= Flick Off =

Advertising campaign against climate change in Canada

FLICK OFF is a Canadian advertising campaign launched by Key Gordon Communications. It is a movement to fight climate change by getting Canadians to use less energy.

Its sponsors include MuchMusic, Roots Canada, Environmental Defence Canada and the Government of Ontario. Some view this program as a continuation of the scrapped program One-Tonne Challenge.

The motivation for the campaign is both to reduce energy consumption for its own sake and also with the aim of reducing carbon emissions to combat global warming.

The website associated with the campaign is aimed at young Canadians. The website contains educational material about causes and consequences of global warming and strategies for reducing carbon emissions, and includes a "carbon calculator" called One Less Tonne to measure individual carbon dioxide emissions.

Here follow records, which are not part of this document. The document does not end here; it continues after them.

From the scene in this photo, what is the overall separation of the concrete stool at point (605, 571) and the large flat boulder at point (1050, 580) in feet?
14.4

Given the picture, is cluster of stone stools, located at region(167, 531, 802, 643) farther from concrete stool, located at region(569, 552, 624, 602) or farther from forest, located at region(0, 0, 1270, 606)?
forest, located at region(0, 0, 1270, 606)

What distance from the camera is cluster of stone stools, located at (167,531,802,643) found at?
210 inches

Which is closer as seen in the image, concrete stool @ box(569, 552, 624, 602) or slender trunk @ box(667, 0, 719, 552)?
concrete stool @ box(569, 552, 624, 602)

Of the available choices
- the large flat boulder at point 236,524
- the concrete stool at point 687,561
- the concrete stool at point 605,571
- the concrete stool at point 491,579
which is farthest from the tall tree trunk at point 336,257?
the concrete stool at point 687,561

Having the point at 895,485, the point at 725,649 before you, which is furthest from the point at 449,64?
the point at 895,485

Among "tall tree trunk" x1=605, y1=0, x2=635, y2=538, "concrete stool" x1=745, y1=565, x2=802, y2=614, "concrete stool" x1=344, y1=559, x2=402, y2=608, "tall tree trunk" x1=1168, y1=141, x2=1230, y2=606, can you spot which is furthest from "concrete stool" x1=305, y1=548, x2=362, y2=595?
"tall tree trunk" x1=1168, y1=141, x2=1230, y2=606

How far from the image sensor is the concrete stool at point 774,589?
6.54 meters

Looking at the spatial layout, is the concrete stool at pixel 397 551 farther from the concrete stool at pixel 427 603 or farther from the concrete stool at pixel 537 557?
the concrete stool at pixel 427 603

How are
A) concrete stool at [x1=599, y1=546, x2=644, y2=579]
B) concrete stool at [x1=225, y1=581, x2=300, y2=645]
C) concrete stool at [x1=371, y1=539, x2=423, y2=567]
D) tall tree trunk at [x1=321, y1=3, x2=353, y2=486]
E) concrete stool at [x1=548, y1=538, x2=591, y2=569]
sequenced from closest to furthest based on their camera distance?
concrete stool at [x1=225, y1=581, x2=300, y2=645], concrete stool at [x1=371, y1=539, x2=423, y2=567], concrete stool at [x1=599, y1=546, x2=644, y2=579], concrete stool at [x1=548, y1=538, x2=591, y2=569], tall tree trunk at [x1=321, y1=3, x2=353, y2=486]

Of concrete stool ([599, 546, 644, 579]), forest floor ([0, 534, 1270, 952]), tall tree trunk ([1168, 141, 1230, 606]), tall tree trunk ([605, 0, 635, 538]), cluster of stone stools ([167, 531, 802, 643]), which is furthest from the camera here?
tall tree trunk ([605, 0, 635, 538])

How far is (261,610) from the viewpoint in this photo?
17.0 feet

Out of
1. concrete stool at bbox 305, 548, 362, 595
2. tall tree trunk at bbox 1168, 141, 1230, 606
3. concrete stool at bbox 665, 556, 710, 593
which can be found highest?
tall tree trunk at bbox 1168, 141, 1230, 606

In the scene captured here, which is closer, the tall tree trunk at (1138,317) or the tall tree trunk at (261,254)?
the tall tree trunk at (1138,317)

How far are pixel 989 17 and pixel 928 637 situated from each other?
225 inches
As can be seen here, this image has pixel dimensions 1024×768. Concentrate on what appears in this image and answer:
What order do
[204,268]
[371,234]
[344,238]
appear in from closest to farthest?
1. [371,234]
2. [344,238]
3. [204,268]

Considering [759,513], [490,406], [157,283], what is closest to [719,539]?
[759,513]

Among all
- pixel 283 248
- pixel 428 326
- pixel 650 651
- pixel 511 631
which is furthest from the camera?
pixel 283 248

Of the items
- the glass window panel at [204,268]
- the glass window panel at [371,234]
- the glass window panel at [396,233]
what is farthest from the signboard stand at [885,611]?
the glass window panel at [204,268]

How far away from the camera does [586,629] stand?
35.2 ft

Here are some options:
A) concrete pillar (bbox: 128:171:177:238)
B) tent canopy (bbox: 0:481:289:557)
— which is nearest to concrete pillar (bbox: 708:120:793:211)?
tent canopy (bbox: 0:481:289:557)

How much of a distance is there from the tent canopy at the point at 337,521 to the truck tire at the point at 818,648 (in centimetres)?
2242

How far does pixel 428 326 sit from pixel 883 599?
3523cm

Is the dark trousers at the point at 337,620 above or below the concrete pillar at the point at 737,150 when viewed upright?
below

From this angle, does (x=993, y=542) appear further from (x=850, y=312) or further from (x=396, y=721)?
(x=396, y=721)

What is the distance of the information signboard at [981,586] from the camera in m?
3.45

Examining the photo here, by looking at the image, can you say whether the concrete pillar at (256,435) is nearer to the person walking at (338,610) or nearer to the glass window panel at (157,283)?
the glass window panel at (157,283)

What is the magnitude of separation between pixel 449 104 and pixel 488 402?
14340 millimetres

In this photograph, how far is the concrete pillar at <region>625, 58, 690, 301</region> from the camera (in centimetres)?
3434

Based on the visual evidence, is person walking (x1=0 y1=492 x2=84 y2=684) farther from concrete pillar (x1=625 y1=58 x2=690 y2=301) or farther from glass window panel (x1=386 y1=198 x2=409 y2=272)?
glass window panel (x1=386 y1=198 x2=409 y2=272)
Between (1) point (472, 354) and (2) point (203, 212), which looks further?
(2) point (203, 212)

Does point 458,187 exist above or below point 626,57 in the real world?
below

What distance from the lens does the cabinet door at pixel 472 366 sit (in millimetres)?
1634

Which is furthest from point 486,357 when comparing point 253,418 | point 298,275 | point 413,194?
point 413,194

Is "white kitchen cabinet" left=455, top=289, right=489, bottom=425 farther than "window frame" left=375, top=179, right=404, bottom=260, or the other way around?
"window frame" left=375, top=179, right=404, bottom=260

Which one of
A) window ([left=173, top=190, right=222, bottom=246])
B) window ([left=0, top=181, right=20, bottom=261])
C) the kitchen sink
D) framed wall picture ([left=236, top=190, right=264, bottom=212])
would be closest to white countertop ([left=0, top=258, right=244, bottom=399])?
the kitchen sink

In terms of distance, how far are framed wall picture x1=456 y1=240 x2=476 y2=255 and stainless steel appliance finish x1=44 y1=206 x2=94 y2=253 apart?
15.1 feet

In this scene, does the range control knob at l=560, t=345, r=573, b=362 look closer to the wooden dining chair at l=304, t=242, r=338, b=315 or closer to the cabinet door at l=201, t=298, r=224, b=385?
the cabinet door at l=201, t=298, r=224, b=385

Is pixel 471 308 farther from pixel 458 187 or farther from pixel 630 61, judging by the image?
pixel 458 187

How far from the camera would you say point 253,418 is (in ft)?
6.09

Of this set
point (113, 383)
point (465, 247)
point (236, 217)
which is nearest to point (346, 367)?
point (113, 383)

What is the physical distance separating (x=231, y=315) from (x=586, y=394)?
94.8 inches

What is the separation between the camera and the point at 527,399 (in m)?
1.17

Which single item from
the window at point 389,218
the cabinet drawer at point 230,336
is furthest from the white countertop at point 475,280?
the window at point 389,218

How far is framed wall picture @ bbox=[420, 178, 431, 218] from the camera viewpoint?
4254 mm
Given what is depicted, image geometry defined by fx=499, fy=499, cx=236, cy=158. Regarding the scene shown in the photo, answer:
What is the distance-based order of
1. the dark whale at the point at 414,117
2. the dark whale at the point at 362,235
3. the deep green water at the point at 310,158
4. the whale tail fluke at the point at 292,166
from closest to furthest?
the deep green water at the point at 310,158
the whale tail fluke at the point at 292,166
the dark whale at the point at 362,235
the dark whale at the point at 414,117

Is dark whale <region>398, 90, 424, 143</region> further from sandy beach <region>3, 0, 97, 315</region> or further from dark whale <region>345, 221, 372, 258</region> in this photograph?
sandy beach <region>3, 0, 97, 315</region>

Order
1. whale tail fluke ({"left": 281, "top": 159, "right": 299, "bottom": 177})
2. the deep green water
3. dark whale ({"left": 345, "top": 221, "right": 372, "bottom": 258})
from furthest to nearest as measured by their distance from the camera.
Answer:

The website was launched by British entrepreneur Richard Branson and Ontario Environment Minister Laurel Broten in Toronto on April 25, 2007.

According to the official website, the campaign is now in "hibernation".

== Choice of name ==
The ambiguity between "flick off" and "fuck off" is reflected in the items for sale as part of the campaign, and in the website which features phrases like "are we flicked?". The power symbol may also represent a raised middle finger.

The choice was criticized by several Ontario opposition politicians. Peter Kormos of the NDP said "It's silly, it's embarrassing, and clearly it's an ad agency that has a bunch of flickin' amateurs as employees." Ontario premier Dalton McGuinty responded that "if people want to take offence at something, don't take offence at the "flick off" campaign. Take offence at the fact that we are, as a species, raising the temperature on our planet." Toronto Sun lifestyle columnist and Burlington city council candidate Marianne Meed Ward responded that the debate over words was the privilege of the rich and pampered.